I think the memory of the boys and Richard on the hammock that stands out the most was when the boys were about two and four. I left them to go to the store for about 15 minutes. When I returned home, I found all three of them naked. Grinning, very proud of themselves, the boys announced all of the places that they had watered around the yard. This adventure was Daddy's way of potty training the boys. They would rest on the hammock and drink their "grog" and then water the grass and trees.

When we moved, we found a new home for it on our front porch. Again, it became my respite. It's where I retreat when I just need to relax. It supports me and sways me gently in its gentle embrace. The boys come to cuddle less frequently, and it's no longer a ship in a storm. Times have changed. We've all grown up. There are times, when I find one of them nestled in with a book on the hammock reading "just to get away" or "just to calm down for a while."
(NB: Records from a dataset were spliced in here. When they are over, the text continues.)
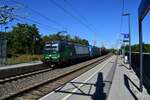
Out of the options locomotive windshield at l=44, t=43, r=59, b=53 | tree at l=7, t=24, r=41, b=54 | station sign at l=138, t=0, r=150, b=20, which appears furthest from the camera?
tree at l=7, t=24, r=41, b=54

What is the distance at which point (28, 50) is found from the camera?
8675 centimetres

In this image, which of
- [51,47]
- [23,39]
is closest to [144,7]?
[51,47]

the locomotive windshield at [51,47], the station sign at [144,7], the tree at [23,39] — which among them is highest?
the tree at [23,39]

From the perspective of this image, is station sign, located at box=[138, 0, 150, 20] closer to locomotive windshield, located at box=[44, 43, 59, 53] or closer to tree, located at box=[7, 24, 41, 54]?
locomotive windshield, located at box=[44, 43, 59, 53]

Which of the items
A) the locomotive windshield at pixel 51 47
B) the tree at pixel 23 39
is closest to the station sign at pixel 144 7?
the locomotive windshield at pixel 51 47

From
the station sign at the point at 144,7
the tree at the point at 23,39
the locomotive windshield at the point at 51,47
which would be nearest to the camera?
the station sign at the point at 144,7

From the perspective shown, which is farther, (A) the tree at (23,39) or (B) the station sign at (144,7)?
(A) the tree at (23,39)

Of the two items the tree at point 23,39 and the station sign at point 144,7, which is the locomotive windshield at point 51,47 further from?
the tree at point 23,39

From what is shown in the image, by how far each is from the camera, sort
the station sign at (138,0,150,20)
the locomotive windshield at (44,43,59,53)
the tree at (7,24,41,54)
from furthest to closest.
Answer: the tree at (7,24,41,54), the locomotive windshield at (44,43,59,53), the station sign at (138,0,150,20)

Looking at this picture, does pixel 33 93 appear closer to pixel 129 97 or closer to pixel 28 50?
pixel 129 97

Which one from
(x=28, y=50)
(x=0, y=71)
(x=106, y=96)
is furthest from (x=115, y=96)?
(x=28, y=50)

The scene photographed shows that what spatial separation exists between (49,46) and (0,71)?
12.5m

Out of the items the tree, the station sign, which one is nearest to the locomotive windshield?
the station sign

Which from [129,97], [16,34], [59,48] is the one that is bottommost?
[129,97]
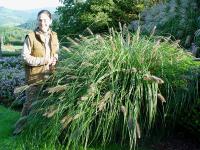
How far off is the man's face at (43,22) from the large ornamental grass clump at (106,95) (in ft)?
2.09

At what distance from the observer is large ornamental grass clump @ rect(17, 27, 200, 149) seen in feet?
21.6

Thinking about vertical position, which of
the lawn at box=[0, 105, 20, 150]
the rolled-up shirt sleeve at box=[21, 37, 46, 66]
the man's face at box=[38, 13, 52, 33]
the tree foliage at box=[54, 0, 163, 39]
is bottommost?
the lawn at box=[0, 105, 20, 150]

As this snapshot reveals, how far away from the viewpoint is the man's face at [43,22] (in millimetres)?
7504

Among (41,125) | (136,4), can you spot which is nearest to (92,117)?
(41,125)

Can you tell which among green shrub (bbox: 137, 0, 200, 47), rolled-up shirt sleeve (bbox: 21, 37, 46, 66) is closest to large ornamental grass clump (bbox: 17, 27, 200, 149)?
rolled-up shirt sleeve (bbox: 21, 37, 46, 66)

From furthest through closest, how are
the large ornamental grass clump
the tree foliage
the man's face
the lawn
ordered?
the tree foliage < the man's face < the lawn < the large ornamental grass clump

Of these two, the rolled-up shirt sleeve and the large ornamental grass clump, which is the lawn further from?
the rolled-up shirt sleeve

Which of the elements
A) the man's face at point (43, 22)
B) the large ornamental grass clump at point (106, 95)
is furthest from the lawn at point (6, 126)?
the man's face at point (43, 22)

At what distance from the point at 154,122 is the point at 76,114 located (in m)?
1.20

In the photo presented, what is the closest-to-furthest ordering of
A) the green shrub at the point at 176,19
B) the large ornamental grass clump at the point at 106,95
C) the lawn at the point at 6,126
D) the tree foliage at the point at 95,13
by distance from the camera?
the large ornamental grass clump at the point at 106,95
the lawn at the point at 6,126
the green shrub at the point at 176,19
the tree foliage at the point at 95,13

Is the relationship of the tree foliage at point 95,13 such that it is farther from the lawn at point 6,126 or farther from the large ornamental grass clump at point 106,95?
the large ornamental grass clump at point 106,95

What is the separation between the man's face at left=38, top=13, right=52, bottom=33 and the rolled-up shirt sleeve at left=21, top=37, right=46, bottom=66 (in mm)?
288

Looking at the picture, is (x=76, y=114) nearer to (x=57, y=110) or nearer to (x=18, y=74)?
(x=57, y=110)

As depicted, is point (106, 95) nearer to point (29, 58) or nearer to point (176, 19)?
point (29, 58)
My hammock has the best view of the sky, and it holds treasured memories.




I am grateful that my husband gave me such a wonderful wedding gift, the gift of support and safety. I now gaze at the deer in our front lawn, our cats hunting, the boys riding bikes in the driveway, the birds flying from tree to tree, the trees rustling in the breeze, and the clouds shape-shifting in the ever-changing sky. I am blessed to have a little piece of Heaven here on Earth. I am grateful that I can appreciate my blessings. What a wonderful gift!
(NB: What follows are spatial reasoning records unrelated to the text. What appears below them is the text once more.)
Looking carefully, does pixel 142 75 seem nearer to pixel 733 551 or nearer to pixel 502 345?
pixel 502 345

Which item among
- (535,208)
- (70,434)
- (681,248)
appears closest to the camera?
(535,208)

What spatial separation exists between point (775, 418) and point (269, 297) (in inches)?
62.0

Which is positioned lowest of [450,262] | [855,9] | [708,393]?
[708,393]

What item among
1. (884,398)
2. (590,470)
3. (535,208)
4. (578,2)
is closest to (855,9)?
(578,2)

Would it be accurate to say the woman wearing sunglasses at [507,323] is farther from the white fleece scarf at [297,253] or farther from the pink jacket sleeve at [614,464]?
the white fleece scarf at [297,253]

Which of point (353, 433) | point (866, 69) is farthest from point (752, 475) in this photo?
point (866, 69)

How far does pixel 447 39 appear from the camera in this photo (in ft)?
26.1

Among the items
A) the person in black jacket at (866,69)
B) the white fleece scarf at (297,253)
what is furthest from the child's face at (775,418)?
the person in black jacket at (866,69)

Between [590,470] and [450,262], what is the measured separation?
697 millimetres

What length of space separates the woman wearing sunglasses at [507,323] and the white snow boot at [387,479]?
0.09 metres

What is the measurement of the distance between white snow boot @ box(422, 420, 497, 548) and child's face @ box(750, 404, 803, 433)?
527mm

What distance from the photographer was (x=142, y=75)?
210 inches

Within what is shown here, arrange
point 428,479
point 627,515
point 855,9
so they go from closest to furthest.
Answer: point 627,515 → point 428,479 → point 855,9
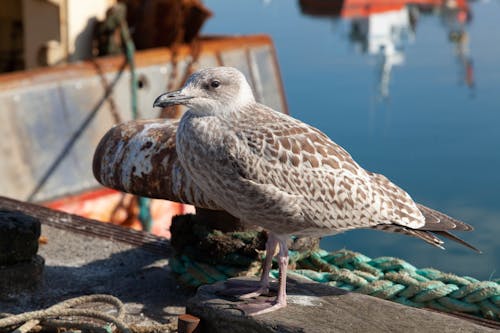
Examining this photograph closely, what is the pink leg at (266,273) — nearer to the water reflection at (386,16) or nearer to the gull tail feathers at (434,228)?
the gull tail feathers at (434,228)

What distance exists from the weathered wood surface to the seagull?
62 mm

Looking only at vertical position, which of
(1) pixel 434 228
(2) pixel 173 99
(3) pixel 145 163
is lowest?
(1) pixel 434 228

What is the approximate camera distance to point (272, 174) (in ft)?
10.4

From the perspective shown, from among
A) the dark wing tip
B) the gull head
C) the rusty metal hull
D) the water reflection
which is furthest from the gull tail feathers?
the water reflection

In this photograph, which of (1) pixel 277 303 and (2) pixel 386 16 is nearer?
(1) pixel 277 303

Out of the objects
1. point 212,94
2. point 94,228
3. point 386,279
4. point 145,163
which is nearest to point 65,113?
point 94,228

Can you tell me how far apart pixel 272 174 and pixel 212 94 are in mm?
351

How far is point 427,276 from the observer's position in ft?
12.5

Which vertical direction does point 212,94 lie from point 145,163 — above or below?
above

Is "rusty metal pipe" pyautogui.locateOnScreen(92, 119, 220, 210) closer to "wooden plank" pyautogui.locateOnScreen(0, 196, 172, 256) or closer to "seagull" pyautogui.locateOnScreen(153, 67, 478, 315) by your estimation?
"seagull" pyautogui.locateOnScreen(153, 67, 478, 315)

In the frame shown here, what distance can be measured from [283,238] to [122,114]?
5.90m

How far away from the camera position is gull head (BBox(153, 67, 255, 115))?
3.23 meters

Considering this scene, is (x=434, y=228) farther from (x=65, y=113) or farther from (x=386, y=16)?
(x=386, y=16)

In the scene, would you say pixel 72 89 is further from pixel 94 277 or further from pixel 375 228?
pixel 375 228
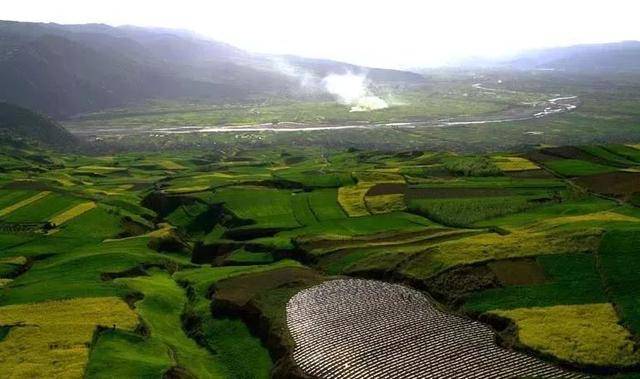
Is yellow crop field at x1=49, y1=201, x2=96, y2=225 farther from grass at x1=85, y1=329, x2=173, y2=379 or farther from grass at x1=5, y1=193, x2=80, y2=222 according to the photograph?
grass at x1=85, y1=329, x2=173, y2=379

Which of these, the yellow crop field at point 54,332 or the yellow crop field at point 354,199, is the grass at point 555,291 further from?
the yellow crop field at point 354,199

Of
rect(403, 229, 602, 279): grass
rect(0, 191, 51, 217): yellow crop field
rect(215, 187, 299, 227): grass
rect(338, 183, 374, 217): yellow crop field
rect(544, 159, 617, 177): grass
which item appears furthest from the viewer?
rect(544, 159, 617, 177): grass

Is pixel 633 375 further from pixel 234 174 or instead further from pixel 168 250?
pixel 234 174

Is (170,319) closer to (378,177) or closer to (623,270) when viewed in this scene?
(623,270)

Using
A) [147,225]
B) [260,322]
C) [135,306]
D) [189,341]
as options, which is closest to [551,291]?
[260,322]

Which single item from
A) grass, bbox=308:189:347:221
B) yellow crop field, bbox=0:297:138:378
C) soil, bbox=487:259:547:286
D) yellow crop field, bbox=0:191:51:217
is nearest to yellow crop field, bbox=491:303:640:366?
soil, bbox=487:259:547:286

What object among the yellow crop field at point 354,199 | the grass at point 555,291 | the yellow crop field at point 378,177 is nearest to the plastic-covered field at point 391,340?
the grass at point 555,291

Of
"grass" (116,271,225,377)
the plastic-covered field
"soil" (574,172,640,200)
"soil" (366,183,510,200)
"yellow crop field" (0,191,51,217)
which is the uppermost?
"soil" (574,172,640,200)

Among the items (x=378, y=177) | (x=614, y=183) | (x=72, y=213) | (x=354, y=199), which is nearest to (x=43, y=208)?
(x=72, y=213)
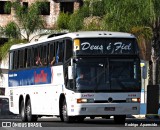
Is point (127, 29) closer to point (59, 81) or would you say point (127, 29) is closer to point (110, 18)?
point (110, 18)

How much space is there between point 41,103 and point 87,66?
4.84m

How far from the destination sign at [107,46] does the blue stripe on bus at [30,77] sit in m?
3.18

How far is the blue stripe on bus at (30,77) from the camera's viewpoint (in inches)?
1297

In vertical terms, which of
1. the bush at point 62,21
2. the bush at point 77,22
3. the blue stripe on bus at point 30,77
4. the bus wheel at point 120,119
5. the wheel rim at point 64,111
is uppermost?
the bush at point 62,21

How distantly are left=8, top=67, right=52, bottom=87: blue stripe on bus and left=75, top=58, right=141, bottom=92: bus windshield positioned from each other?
11.1 ft

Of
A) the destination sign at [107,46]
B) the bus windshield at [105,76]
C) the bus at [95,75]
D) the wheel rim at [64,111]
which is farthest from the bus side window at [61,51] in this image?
the wheel rim at [64,111]

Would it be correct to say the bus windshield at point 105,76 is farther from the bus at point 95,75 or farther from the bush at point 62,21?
the bush at point 62,21

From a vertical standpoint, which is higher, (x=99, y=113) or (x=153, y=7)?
(x=153, y=7)

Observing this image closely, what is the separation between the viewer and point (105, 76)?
29.3 meters

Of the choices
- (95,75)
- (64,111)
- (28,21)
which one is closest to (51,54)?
(64,111)

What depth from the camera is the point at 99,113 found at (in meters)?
29.2

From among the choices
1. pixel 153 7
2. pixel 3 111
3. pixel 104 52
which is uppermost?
pixel 153 7

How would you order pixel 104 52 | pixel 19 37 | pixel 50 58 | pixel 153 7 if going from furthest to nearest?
pixel 19 37, pixel 153 7, pixel 50 58, pixel 104 52

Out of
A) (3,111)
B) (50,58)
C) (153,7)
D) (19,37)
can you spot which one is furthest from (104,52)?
(19,37)
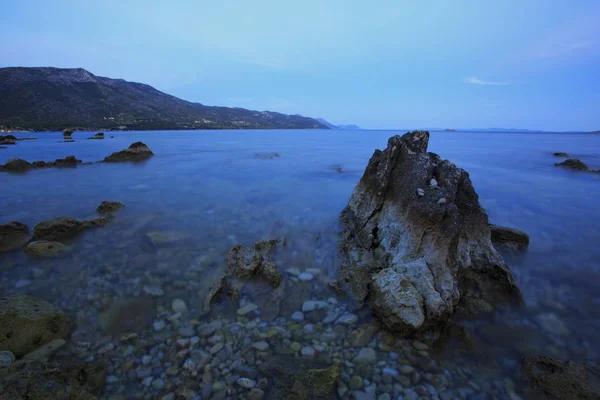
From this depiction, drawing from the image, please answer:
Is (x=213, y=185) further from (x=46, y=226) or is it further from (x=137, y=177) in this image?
(x=46, y=226)

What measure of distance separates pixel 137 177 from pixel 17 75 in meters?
165

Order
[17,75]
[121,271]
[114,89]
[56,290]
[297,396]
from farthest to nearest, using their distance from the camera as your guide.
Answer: [114,89] → [17,75] → [121,271] → [56,290] → [297,396]

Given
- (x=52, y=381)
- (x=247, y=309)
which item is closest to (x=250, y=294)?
A: (x=247, y=309)

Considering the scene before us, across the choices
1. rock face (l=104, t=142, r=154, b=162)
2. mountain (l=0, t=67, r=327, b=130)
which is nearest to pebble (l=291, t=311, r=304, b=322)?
rock face (l=104, t=142, r=154, b=162)

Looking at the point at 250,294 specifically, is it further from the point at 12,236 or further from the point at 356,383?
the point at 12,236

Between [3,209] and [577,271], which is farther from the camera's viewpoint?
[3,209]

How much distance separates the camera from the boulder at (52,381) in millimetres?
2658

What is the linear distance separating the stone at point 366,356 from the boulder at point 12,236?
860 cm

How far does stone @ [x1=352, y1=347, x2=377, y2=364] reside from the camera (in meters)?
3.82

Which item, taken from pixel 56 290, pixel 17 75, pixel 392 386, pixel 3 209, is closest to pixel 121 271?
pixel 56 290

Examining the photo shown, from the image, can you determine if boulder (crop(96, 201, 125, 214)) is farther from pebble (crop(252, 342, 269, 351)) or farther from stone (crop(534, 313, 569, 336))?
stone (crop(534, 313, 569, 336))

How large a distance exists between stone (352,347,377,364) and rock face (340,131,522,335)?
0.55 meters

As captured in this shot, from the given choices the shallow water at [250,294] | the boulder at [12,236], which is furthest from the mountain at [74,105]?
the shallow water at [250,294]

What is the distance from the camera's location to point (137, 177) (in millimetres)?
18000
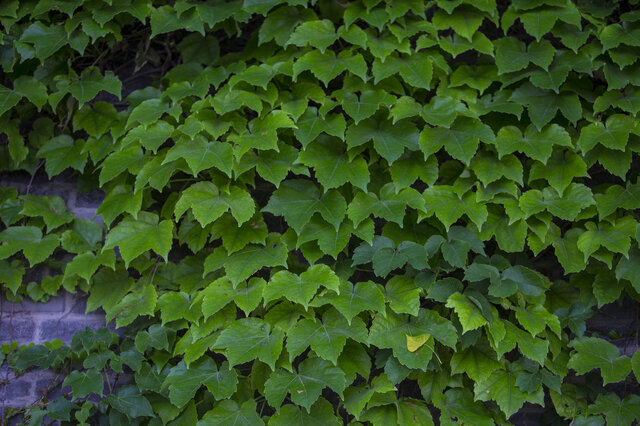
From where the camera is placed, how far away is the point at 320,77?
1.78m

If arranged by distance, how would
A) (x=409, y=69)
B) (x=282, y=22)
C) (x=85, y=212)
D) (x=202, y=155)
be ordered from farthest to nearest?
(x=85, y=212) → (x=282, y=22) → (x=409, y=69) → (x=202, y=155)

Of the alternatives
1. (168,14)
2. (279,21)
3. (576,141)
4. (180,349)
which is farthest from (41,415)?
(576,141)

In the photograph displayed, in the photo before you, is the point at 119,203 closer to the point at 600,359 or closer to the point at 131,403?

We all need to find that place where all is well in the world. One of my gateways to my inner place of harmony and peace is swaying gently on my hammock.

Namaste,
L


Monday, September 26, 2011

Raspberry Awaits

The raspberry, a ruby glowing
in the light of the setting sun.
It calls to me as if to say,
"You have come.
I have been
waiting."

I embrace its beckoning,
framing the moment
it caught my eye.
I give thanks
smiling.


I pluck the precious jewel from the vine.
It smiles its thanks in my hand,
"Thank you, my friend.
I knew that this too
would pass,
and you
would
show
 up."

                                                                     What
                                                                                                          Faith
                                                                                     such

                                                  a
                                                            small
                                                                             berry
                                                                                          d
                                                                                             i
                                                                                           s
                                                                                                p
                                                                                        l
                                                                                            a
                                                                                       y
                                                                                               s
                                                                                                  !



May we recognize our blessings with such faith.